Closely following the author's thought he removes obstacles whenever he meets them, but he is so steeped in the language that the difficulties he feels often seem to us to lie in mere points of style. His criticism is empirical and unmethodical, based on immense and careful reading, and applied only when he feels a difficulty; and he is most successful when he has a large mass of tolerably homogeneous literature to lean on, while on isolated points he is often at a loss.
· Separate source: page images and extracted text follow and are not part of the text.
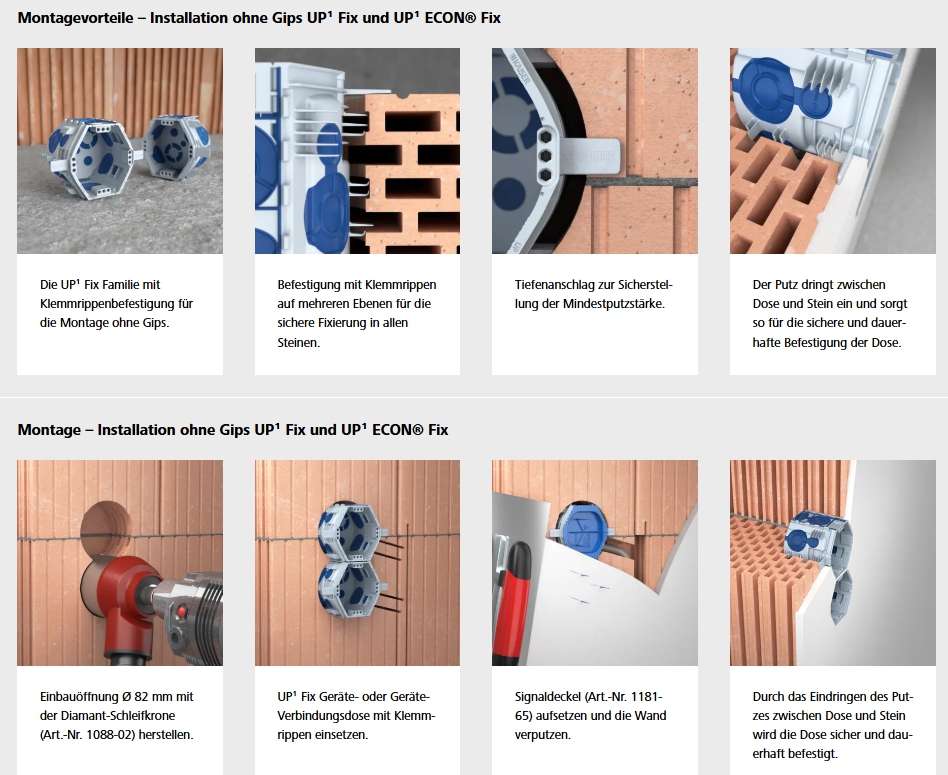 Montagevorteile – Installation ohne Gips UP¹ Fix und UP¹ ECON® Fix

Die UP¹ Fix Familie mit Klemmrippenbefestigung für die Montage ohne Gips.

Befestigung mit Klemmrippen auf mehreren Ebenen für die sichere Fixierung in allen Steinen.

Tiefenanschlag zur Sicherstellung der Mindestputzstärke.

Der Putz dringt zwischen Dose und Stein ein und sorgt so für die sichere und dauerhafte Befestigung der Dose.

Montage – Installation ohne Gips UP¹ Fix und UP¹ ECON® Fix

Einbauöffnung Ø 82 mm mit der Diamant-Schleifkrone (Art.-Nr. 1088-02) herstellen.

UP¹ Fix Geräte- oder Geräte-Verbindungsdose mit Klemmrippen einsetzen.

Signaldeckel (Art.-Nr. 1181-65) aufsetzen und die Wand verputzen.

Durch das Eindringen des Putzes zwischen Dose und Stein wird die Dose sicher und dauerhaft befestigt.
His corrections are often false, but a large proportion of them have since received confirmation from manuscripts, and, though his merits as a Grecian lie mainly in his conjectures, his realism is felt in this sphere also; his German translations especially show more practical insight, more feeling for actual life, than is common with the scholars of that age.

==Selected works==

=== Arabic philology ===
- Abulfedae annales Moslemici. Latinos ex arabicis fecit Io. Iacobus Reiske. (Leipzig, 1754).

===Islamic numismatics===
- Briefe über das arabische Münzwesen von Johann Jacob Reiske mit Anmerkungen und Zusätzen von Johann Gottfried Eichhorn. In: Repertorium für Biblische und Morgenländische Litteratur 9 (1781), pp. 199–268; 10 (1782), pp. 165–240; 11 (1782), pp. 1–44.

===Greek philology===
- "Constantini Porphyrogenneti Imperatoris Constantinopolitani libri duo De Ceremoniis Aulae Byzantinae" (1751)
- "Constantini Porphyrogenneti Imperatoris Constantinopolitani libri duo De Ceremoniis Aulae Byzantinae" (1754)
- Constantini Porphyrogeniti libri II. de ceremoniis aulae Byzant. volume iii. (Bonn, 1829)
- Animadv. ad Graecos auctores (5 volumes, Leipzig, 1751–66) (the rest lies unprinted at Copenhagen)
- Oratorum Graec. quae supersunt (8 volumes, Leipzig, 1770–73)
- Apparatus Criticus et Exegeticus ad Demosthenem (5 volumes, Leipzig, 1774–75)
- Maximus Tyr. (Leipzig, 1774)
- Plutarchus (Leipzig, 1774–79)
- Dionys. Halic. (6 volumes, Leipzig, 1774–77)
- Libanius (4 volumes, Altenburg, 1784–97).

===Autobiography===
- Von ihm selbst aufgesetzte Lebensbeschreibung. (Leipzig, 1783).